Living with Edwards’ syndrome
A diagnosis of Edwards’ syndrome is typically given when the baby is still in utero through prenatal screening. The diagnosis has a huge impact on the baby as well as their wider family.
For the baby, there are often significant problems with development and abnormalities, which mean that most babies do not live past their first birthday. There are, however, cases where people do live with the condition. Though it is difficult to know how many people are living with the condition, with it occurring in one in every 5,000 births, there are likely several thousands of people living with it. If a child does survive, they will typically require ongoing medical care and support throughout their lives.

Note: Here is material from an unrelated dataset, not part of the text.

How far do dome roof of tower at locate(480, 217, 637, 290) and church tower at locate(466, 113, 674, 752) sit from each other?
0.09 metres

It is reported that the average lifespan is between 5 to 15 days, with 8% of infants being able to live over one year. Around 1% live up to ten years old. Very few will survive to adolescence.
An Edwards’ syndrome diagnosis can have a significant impact on the parents and the wider family. Since survival rates are generally low, the psychological and emotional impact of this diagnosis can be profound. Parents may experience a wide range of emotions, including shock, anger, grief, guilt and anxiety.
When faced with this diagnosis, parents often need to make a decision about the pregnancy, including whether to terminate or continue. They also need to be prepared for the possibility of having to care for a child with significant developmental and health needs. This might involve accessing medical care, support services and charities associated with the condition.
All families have a unique experience when they’re faced with an Edwards’ syndrome diagnosis. The impact this has will depend on a range of factors, including how severe the diagnosis is, the family’s values and beliefs and the availability of resources and support.
Treatment for Edwards’ syndrome
Currently, there is no cure for Edwards’ syndrome. Treatments are focused on managing the symptoms and any associated health problems. The specific interventions and treatments will depend on the severity of the condition and the individual’s needs.
Sometimes surgery may be required to correct structural abnormalities like gastrointestinal problems and heart defects. Difficulties with breathing and feeding might also need specialist input like tube feeding or respiratory support.
It’s possible to target developmental delays and intellectual disabilities with interventions like speech therapy, occupational therapy and physiotherapy. There are also interventions for behaviour and education too.
Managing Edwards’ syndrome is complex and it can require a large team of different healthcare professionals like doctors, nurses and therapists.
In the United Kingdom, there are a number of support services and organisations available for families facing a diagnosis of Edwards’ syndrome. These organisations can provide emotional support, practical assistance and information for families.
One well-known organisation is SOFT UK (Support Organisation for Trisomy 13/18 and Related Disorders). This charity offers information, support and advocacy for those affected by Edwards’ syndrome as well as other conditions like Down syndrome.